# Work to be completed:
Find every line in the rows below that contains the word "crowd", and copy each of those lines. Case counts.

===

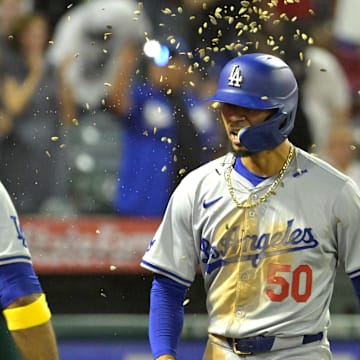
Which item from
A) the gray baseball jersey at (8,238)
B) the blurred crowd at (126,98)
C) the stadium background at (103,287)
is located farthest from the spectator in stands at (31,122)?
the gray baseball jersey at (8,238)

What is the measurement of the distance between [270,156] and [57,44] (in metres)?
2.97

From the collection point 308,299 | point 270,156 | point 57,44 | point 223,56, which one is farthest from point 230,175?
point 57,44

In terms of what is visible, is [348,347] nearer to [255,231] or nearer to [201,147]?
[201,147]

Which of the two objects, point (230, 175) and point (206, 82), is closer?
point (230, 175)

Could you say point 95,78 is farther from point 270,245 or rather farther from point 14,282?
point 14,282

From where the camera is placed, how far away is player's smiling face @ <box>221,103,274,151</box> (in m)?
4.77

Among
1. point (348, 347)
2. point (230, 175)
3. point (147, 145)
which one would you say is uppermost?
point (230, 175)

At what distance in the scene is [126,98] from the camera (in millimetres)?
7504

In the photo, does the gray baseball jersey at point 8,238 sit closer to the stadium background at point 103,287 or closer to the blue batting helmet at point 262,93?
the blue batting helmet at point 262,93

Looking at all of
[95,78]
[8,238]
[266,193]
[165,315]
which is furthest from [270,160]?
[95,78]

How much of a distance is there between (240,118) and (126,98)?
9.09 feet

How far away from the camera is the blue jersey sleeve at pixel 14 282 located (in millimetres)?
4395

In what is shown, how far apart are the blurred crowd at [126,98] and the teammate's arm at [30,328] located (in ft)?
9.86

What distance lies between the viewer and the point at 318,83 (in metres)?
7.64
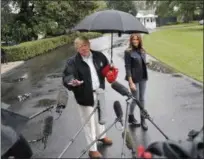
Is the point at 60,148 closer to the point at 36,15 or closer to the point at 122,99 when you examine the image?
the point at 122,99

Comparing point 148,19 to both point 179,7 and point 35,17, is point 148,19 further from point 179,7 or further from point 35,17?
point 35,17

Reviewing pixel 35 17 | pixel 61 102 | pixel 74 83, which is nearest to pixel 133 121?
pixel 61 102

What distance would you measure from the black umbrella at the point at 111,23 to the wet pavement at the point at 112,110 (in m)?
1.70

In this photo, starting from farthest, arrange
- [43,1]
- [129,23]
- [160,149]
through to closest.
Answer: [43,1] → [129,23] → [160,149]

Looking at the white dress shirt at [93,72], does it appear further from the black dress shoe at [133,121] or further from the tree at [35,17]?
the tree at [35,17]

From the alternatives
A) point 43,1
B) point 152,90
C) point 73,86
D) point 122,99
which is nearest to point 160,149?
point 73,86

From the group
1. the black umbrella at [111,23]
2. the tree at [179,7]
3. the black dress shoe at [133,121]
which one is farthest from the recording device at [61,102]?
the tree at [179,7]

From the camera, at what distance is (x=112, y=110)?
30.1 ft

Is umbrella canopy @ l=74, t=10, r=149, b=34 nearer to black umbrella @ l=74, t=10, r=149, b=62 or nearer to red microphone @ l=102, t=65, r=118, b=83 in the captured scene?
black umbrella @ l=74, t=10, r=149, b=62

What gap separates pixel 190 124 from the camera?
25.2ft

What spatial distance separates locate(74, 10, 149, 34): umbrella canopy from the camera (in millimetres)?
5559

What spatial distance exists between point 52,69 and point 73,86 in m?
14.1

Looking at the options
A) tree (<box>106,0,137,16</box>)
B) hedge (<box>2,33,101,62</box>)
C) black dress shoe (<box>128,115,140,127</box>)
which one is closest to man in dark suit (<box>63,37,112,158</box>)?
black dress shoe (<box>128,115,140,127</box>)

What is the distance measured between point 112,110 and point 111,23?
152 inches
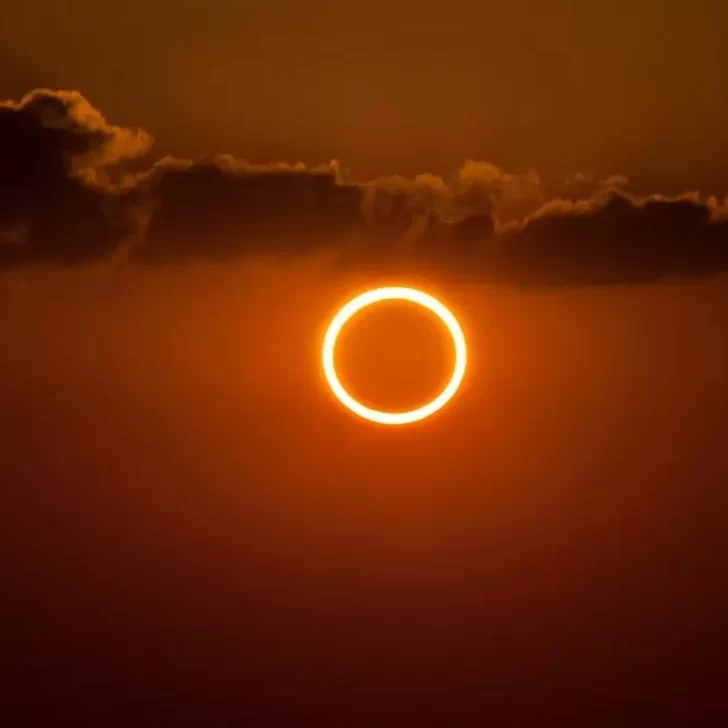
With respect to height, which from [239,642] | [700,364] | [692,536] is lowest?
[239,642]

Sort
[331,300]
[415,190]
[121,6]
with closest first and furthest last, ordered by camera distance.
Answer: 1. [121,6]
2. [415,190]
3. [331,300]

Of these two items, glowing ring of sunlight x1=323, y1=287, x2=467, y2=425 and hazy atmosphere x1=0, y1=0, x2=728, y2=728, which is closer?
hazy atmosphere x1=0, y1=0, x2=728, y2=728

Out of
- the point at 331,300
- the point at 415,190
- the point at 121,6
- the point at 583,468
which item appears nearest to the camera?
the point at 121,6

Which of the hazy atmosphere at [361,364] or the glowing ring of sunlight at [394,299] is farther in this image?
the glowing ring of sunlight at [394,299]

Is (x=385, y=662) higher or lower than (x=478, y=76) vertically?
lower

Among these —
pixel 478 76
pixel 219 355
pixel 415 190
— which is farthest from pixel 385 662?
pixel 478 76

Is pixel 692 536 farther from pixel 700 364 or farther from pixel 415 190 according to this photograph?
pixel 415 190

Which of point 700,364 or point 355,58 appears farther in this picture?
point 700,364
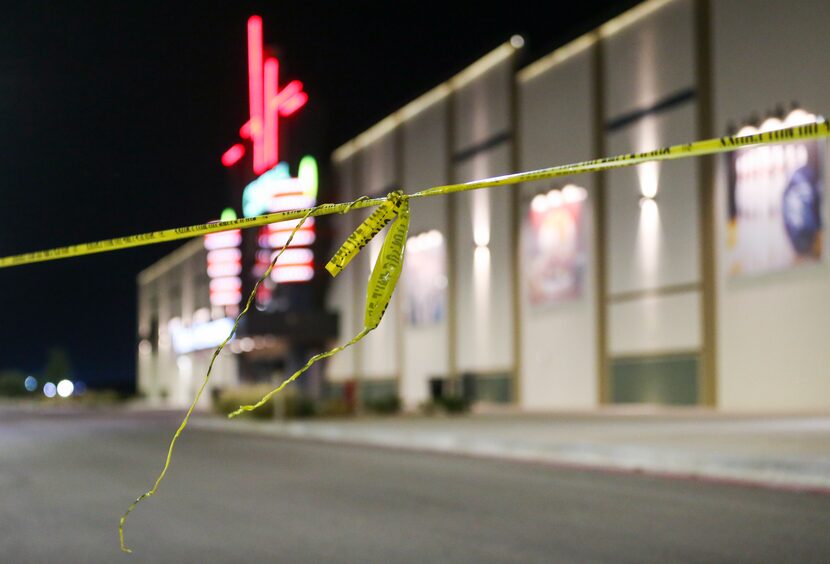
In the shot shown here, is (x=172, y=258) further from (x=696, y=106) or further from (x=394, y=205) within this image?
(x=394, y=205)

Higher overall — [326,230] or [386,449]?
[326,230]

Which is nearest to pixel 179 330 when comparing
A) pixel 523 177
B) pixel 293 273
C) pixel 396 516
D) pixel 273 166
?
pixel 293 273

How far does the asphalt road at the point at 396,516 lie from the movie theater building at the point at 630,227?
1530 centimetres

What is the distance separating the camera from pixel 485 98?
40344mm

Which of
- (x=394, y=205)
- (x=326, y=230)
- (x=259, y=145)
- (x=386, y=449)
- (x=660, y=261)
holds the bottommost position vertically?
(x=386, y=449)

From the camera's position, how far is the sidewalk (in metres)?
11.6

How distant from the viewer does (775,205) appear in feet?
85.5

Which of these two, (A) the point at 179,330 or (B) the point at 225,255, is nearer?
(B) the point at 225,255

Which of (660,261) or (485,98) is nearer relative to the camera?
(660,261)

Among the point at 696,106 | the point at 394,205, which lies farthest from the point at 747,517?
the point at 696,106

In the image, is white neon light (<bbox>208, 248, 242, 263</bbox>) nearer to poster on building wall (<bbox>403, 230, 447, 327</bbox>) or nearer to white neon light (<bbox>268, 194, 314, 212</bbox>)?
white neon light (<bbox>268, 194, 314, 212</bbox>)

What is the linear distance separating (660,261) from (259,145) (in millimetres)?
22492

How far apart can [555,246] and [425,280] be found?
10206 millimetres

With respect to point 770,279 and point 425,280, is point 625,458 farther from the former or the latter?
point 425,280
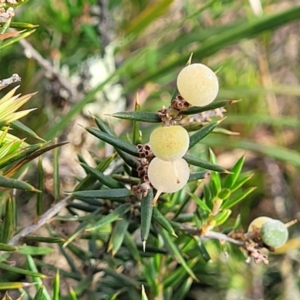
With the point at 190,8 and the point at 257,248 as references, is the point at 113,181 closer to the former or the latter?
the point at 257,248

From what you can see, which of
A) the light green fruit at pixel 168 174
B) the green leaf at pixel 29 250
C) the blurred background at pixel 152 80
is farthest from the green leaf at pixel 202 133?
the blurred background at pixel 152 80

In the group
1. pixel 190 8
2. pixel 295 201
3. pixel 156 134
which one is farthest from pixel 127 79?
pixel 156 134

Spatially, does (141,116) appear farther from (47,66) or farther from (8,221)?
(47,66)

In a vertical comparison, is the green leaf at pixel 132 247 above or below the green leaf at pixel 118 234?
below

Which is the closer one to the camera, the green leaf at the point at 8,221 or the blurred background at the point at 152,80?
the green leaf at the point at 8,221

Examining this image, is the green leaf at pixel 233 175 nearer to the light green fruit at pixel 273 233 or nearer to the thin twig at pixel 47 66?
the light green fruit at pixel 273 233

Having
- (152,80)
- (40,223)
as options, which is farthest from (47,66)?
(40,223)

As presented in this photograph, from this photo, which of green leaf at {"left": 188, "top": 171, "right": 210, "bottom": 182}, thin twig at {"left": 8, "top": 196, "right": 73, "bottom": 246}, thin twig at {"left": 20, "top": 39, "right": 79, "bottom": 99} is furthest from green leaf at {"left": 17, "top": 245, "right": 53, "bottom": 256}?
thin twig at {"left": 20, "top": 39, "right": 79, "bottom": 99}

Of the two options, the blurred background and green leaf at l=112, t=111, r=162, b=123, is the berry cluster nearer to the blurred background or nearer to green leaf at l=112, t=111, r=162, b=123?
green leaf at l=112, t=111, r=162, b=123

===

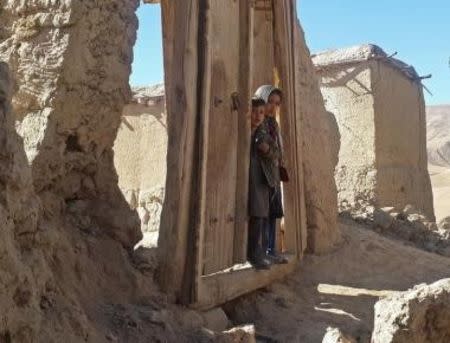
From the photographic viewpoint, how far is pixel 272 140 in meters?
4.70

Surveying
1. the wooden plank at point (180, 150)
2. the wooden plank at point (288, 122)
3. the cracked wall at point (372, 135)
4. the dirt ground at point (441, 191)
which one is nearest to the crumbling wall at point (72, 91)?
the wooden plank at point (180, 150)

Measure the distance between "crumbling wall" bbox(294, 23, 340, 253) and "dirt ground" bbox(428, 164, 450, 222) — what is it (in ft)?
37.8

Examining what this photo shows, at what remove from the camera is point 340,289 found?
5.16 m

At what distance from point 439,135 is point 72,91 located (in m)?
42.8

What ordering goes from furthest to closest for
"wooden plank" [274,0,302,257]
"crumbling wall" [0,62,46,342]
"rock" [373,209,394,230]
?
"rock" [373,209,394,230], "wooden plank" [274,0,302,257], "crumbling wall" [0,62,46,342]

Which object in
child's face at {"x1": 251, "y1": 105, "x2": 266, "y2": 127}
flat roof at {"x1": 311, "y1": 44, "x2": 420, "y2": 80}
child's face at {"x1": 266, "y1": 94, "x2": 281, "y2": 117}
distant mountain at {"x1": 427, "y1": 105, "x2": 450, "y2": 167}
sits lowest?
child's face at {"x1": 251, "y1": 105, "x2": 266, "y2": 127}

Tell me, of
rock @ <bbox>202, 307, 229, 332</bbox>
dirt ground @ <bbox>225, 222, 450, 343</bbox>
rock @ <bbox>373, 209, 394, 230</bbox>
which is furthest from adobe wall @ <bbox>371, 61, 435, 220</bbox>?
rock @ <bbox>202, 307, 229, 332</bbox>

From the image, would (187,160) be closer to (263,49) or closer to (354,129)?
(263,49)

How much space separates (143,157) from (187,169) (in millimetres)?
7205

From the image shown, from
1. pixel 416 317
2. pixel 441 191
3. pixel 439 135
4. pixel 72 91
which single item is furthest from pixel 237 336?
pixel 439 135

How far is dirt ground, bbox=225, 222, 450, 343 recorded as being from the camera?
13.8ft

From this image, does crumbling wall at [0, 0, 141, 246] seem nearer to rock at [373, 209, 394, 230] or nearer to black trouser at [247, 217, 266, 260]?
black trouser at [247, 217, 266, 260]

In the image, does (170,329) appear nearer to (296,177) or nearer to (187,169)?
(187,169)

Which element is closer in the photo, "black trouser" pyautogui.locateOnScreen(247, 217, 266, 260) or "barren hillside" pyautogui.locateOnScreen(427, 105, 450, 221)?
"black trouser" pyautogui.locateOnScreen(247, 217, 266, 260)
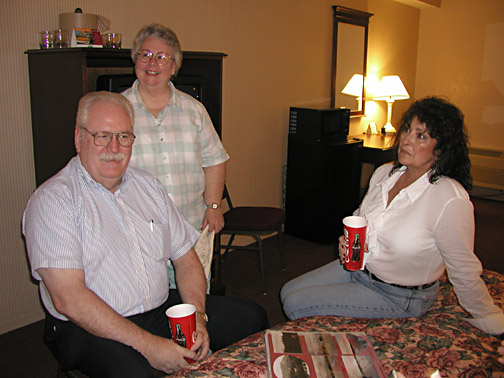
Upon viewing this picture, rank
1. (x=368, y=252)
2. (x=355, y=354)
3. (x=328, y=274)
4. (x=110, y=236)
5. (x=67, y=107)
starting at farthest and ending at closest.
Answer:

===

# Output for this exercise:
B) the blurred crowd at (126,98)
In what is shown, how far apart are the blurred crowd at [126,98] and the teammate's arm at [30,328] located (in ft)?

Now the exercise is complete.